## THE TASK
Set down exactly the lines of the records from the top to the line containing "common name: blue wildebeest"; include both.

#### MATERIAL PROVIDED ####

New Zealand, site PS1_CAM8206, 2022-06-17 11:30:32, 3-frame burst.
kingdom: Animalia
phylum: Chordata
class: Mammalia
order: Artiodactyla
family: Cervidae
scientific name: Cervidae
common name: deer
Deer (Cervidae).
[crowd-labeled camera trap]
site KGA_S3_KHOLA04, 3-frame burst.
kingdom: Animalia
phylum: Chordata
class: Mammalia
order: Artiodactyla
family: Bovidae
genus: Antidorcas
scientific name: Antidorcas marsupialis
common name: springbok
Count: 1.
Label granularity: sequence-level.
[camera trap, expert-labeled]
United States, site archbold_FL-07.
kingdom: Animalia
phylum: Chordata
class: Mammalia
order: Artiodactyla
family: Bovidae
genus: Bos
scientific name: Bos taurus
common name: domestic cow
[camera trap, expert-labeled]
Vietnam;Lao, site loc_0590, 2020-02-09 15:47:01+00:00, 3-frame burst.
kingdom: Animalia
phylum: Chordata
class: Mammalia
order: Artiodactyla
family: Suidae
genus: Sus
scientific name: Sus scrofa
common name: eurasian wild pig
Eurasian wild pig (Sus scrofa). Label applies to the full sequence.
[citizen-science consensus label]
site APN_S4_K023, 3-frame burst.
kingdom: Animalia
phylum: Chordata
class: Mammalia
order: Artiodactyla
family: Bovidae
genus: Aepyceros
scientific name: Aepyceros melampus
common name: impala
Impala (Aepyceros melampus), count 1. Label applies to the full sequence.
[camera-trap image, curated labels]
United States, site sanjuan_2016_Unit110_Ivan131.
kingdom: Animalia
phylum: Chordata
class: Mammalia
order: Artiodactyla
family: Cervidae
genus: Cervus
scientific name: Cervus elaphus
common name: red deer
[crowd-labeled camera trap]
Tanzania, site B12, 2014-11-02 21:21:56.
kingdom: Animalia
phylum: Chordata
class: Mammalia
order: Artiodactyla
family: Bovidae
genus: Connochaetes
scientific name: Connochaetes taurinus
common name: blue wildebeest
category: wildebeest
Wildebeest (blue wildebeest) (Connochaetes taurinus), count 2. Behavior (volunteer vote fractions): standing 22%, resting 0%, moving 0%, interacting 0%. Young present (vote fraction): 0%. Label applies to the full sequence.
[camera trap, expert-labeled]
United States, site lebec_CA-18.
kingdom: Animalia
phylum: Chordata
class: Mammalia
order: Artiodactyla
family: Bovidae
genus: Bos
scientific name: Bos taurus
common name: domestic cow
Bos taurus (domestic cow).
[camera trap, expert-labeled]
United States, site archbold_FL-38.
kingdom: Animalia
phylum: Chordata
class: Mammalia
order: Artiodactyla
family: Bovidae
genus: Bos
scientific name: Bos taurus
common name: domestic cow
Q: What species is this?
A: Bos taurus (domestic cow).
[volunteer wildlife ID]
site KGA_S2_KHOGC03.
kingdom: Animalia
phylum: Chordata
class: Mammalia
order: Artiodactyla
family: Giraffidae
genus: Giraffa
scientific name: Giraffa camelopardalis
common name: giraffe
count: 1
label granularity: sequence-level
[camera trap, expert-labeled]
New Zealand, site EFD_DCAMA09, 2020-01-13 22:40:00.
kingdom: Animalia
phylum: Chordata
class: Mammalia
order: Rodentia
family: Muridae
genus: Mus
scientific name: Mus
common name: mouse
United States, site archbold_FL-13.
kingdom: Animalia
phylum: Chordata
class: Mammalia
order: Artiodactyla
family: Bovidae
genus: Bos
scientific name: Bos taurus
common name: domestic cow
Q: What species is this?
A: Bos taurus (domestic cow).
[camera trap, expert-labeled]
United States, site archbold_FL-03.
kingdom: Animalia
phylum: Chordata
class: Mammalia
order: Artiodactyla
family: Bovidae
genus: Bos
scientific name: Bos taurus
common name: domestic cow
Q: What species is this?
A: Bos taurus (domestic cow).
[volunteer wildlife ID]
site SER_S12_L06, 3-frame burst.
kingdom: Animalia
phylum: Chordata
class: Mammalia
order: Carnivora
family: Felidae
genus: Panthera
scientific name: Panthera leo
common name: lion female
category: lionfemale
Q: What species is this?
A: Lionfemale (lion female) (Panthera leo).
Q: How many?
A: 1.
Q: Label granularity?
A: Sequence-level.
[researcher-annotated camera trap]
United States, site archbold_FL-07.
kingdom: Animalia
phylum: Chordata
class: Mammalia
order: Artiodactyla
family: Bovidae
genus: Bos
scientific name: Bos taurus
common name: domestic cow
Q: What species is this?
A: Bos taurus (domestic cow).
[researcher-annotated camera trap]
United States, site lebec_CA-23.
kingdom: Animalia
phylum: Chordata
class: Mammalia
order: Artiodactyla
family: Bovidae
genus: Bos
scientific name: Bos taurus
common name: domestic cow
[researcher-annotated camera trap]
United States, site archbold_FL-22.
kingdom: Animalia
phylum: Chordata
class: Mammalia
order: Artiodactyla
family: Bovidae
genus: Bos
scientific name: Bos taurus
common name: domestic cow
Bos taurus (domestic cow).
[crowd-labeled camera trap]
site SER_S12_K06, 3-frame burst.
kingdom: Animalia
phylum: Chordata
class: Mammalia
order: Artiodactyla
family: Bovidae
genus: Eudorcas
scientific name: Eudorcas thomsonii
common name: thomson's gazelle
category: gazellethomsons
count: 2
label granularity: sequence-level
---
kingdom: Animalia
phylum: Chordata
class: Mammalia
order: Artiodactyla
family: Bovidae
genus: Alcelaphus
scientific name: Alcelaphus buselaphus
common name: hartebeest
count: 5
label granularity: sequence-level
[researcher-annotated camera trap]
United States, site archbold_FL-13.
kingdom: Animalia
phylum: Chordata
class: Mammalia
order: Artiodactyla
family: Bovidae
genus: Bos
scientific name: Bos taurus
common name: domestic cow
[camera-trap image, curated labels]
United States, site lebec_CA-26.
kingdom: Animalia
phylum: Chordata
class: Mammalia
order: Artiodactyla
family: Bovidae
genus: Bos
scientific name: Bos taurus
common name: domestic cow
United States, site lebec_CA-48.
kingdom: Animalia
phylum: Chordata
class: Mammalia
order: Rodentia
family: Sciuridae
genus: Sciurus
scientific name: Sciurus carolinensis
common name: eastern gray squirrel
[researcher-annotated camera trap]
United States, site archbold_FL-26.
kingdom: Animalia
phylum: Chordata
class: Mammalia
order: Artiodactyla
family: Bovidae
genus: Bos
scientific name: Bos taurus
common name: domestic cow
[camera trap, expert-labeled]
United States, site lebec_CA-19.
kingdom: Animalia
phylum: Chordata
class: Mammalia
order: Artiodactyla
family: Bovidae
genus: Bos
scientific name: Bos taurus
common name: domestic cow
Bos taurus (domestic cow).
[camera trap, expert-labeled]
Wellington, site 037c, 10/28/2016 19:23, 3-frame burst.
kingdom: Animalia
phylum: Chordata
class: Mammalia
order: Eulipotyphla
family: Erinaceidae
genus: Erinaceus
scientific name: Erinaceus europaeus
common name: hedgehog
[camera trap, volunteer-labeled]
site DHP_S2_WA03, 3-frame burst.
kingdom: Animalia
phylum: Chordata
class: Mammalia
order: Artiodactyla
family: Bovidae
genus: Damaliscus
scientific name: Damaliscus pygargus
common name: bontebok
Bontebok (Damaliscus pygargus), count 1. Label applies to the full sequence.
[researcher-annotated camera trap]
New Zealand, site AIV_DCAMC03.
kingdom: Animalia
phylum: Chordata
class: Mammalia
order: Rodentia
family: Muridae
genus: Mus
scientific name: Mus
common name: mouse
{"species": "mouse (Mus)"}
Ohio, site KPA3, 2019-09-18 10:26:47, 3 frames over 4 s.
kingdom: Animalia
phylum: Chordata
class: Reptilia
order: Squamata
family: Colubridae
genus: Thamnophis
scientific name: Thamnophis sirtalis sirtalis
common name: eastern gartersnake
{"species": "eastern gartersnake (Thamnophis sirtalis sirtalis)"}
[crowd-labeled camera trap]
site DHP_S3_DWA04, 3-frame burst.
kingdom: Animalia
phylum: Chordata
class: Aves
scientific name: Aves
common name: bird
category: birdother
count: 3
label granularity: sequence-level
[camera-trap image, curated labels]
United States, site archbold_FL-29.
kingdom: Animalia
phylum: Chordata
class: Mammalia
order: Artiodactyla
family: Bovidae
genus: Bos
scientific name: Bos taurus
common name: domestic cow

####

## OUTPUT FOR THIS TASK
New Zealand, site PS1_CAM8206, 2022-06-17 11:30:32, 3-frame burst.
kingdom: Animalia
phylum: Chordata
class: Mammalia
order: Artiodactyla
family: Cervidae
scientific name: Cervidae
common name: deer
Deer (Cervidae).
[crowd-labeled camera trap]
site KGA_S3_KHOLA04, 3-frame burst.
kingdom: Animalia
phylum: Chordata
class: Mammalia
order: Artiodactyla
family: Bovidae
genus: Antidorcas
scientific name: Antidorcas marsupialis
common name: springbok
Count: 1.
Label granularity: sequence-level.
[camera trap, expert-labeled]
United States, site archbold_FL-07.
kingdom: Animalia
phylum: Chordata
class: Mammalia
order: Artiodactyla
family: Bovidae
genus: Bos
scientific name: Bos taurus
common name: domestic cow
[camera trap, expert-labeled]
Vietnam;Lao, site loc_0590, 2020-02-09 15:47:01+00:00, 3-frame burst.
kingdom: Animalia
phylum: Chordata
class: Mammalia
order: Artiodactyla
family: Suidae
genus: Sus
scientific name: Sus scrofa
common name: eurasian wild pig
Eurasian wild pig (Sus scrofa). Label applies to the full sequence.
[citizen-science consensus label]
site APN_S4_K023, 3-frame burst.
kingdom: Animalia
phylum: Chordata
class: Mammalia
order: Artiodactyla
family: Bovidae
genus: Aepyceros
scientific name: Aepyceros melampus
common name: impala
Impala (Aepyceros melampus), count 1. Label applies to the full sequence.
[camera-trap image, curated labels]
United States, site sanjuan_2016_Unit110_Ivan131.
kingdom: Animalia
phylum: Chordata
class: Mammalia
order: Artiodactyla
family: Cervidae
genus: Cervus
scientific name: Cervus elaphus
common name: red deer
[crowd-labeled camera trap]
Tanzania, site B12, 2014-11-02 21:21:56.
kingdom: Animalia
phylum: Chordata
class: Mammalia
order: Artiodactyla
family: Bovidae
genus: Connochaetes
scientific name: Connochaetes taurinus
common name: blue wildebeest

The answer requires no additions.